Ein Haustierbegräbnis war für Kinder immer eine todernste Sache. Aus Scham, mit ihnen zu beten, ziehen die Eltern sich ins Haus zurück. Die Kinder, einander ansehend, entdecken neue Nerven an der Stelle, die der Verlust herausgerissen hat. Eines senkt den Kopf, die anderen folgen seinem Beispiel, wobei die Schaufel sie alle überragt. Danach eine Diskussion, ob die Katze bei Gott und Jesus im Himmel ist. Außerdem sind sie noch eine ganze Weile danach merkwürdig still.
Mit einem Mal durchströmte Graham unverbrüchliche Gewißheit, während er vor dem Loch im Boden stand und die Sonne auf seinen Nacken herabbrannte. So gewiß, wie der Mörder die Katze getötet hatte, hatte er auch die Kinder beobachtet, wie sie das Tier begruben. Dieses Schauspiel dürfte er sich unter keinen Umständen entgehen haben lassen.
Sicher wäre er nicht zweimal zu dem Haus hinausgefahren, um das eine Mal nur die Katze umzubringen und das andere Mal die Jacobis. Er kam hierher, um die Katze zu töten und dann zu warten, bis die Kinder sie fanden.
Es gab keine Möglichkeit festzustellen, wo genau die Kinder die Katze gefunden hatten.
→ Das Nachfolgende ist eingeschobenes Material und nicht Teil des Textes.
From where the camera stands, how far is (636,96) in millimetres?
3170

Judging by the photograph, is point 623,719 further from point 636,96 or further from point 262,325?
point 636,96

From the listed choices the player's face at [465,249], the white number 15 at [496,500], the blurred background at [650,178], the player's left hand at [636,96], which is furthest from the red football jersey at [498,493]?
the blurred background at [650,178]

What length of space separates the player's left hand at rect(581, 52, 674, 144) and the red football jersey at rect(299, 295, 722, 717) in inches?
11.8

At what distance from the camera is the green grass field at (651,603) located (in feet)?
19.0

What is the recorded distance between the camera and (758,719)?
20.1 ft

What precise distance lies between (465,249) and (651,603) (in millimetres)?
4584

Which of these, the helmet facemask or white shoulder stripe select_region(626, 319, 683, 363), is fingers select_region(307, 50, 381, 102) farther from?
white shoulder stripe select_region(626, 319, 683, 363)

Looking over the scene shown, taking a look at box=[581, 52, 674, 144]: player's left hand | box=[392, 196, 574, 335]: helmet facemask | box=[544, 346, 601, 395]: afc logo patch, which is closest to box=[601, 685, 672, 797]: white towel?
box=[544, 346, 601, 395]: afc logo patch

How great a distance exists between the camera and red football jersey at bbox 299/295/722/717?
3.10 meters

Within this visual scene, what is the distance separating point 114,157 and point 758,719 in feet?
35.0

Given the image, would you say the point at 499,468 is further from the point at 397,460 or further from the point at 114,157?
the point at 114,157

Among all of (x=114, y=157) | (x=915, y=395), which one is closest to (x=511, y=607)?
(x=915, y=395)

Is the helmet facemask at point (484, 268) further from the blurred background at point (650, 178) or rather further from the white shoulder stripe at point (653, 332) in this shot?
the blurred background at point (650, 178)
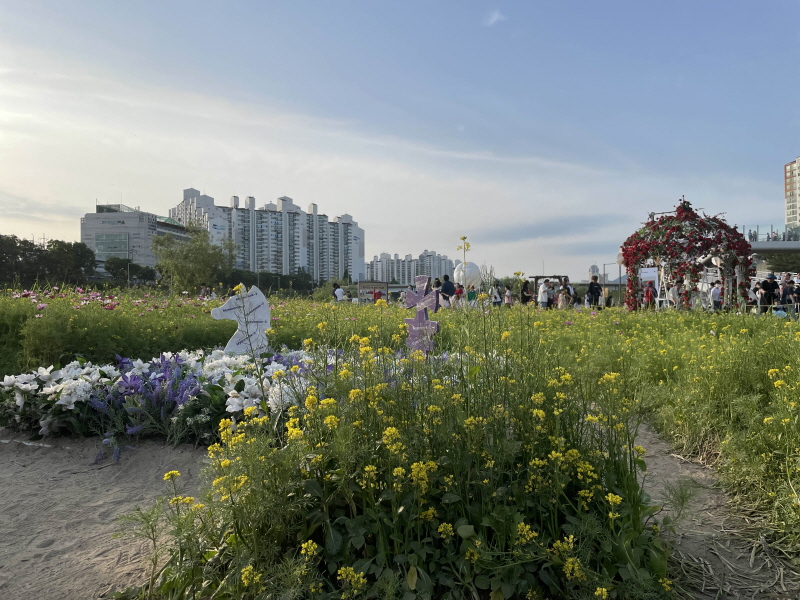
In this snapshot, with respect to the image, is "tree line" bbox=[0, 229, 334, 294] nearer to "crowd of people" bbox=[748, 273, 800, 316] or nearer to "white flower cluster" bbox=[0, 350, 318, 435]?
"crowd of people" bbox=[748, 273, 800, 316]

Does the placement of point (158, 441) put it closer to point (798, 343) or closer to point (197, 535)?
point (197, 535)

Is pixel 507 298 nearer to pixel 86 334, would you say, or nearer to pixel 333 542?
pixel 333 542

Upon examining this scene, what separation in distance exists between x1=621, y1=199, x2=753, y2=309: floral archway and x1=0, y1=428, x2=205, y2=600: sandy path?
1021 cm

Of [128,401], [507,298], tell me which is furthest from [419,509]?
[507,298]

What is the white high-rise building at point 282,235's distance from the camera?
9506cm

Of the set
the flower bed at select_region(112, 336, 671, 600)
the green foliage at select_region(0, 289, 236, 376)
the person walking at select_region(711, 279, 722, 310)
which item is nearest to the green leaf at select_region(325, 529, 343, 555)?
the flower bed at select_region(112, 336, 671, 600)

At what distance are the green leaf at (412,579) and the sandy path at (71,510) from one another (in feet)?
3.82

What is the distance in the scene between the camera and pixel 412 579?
1813 millimetres

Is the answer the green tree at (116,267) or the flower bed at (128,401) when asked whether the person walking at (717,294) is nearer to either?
the flower bed at (128,401)

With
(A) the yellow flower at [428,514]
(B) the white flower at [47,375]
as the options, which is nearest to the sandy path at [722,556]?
(A) the yellow flower at [428,514]

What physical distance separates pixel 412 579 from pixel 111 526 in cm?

Die Polizei hatte niemanden ausfindig machen können, der nach zwölf Uhr mittags, etwa zehn Stunden vor ihrer Ermordung, noch mit den Jacobis gesprochen hatte.
Wie war der Mörder hierher gekommen, und wo hatte er gewartet?
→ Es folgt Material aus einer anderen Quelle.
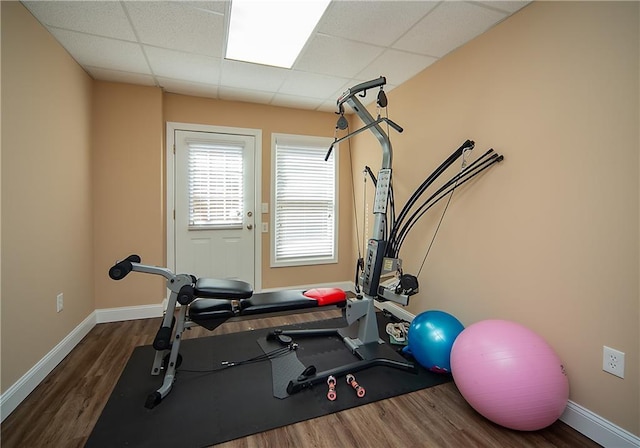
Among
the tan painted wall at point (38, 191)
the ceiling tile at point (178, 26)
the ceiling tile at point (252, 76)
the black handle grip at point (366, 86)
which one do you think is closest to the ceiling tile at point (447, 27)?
the black handle grip at point (366, 86)

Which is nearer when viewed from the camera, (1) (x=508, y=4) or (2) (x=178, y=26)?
(1) (x=508, y=4)

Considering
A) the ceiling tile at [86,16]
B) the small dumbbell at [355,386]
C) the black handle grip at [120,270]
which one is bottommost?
the small dumbbell at [355,386]

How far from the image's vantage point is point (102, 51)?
2.33 metres

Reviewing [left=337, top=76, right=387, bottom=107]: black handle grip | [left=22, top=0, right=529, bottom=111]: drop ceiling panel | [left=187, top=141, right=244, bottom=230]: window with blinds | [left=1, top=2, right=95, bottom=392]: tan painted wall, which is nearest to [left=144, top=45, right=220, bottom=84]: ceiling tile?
[left=22, top=0, right=529, bottom=111]: drop ceiling panel

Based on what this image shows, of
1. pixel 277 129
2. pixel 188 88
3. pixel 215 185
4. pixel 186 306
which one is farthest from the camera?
pixel 277 129

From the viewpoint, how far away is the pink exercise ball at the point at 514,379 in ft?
4.71

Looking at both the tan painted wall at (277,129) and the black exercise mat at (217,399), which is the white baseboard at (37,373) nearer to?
the black exercise mat at (217,399)

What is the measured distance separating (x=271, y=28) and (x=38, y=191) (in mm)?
1862

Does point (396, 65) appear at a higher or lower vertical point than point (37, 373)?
higher

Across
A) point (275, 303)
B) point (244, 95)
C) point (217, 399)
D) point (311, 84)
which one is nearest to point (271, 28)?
point (311, 84)

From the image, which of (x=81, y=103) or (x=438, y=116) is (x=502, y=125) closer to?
(x=438, y=116)

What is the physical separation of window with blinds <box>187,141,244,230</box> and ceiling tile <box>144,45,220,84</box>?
74cm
Hinter dem Zaun begann sofort dichtes Buschwerk, das einen dreißig Meter breiten Streifen bis zum Waldrand ausfüllte. Graham fischte seinen zerknitterten Stadtplan aus der Hosentasche und entfaltete ihn über dem Zaun. Darauf war ein durchgehender Waldstreifen eingezeichnet, der in einer Breite von etwa einem halben Kilometer hinter dem Grundstück der Jacobis verlief. Dahinter erstreckte sich, parallel zu der Straße, die vor dem Haus der Jacobis entlanglief, eine zweite Straße, die den Wald von Süden her begrenzte.
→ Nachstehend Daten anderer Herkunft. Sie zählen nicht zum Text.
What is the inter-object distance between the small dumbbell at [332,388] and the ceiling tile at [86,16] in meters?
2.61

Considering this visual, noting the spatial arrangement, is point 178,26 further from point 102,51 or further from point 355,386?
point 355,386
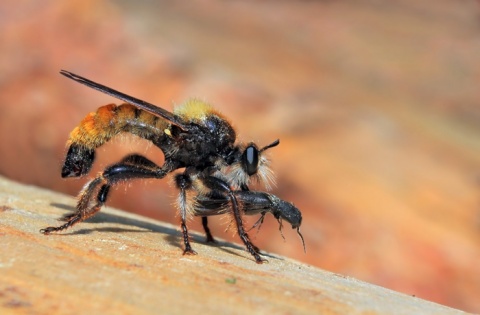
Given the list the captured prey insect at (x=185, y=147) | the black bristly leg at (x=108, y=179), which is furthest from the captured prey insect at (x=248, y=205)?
the black bristly leg at (x=108, y=179)

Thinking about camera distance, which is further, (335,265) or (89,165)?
(335,265)

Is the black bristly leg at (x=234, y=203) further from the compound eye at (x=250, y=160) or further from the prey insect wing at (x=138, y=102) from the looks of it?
the prey insect wing at (x=138, y=102)

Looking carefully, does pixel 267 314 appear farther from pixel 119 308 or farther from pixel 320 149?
pixel 320 149

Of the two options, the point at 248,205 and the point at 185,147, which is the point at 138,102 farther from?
the point at 248,205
Graham fuhr vom Haus zum Highway zurück und maß die Entfernung auf dem Kilometerzähler.
Nachdem er auf dem Highway ein Stück in Richtung Süden gefahren war, bog er in die Straße ein, die direkt am Wald hinter dem Haus der Jacobis entlanglief.
Diese Straße endete in einer Wohnsiedlung für sozial Schwache, die so neu war, daß sie auf Grahams Stadtplan nicht eingezeichnet war. Er stellte den Wagen auf einer Parkfläche ab. Die meisten Autos, die hier geparkt waren, waren alt und ungepflegt. Zwei waren aufgebockt.
Vor einem einzelnen Basketballkorb ohne Netz spielten ein paar schwarze Kinder auf einem Platz aus festgestampfter Erde Basketball. Graham ließ sich auf dem vorderen Kotflügel seines Wagens nieder, um ihnen eine Weile zuzusehen.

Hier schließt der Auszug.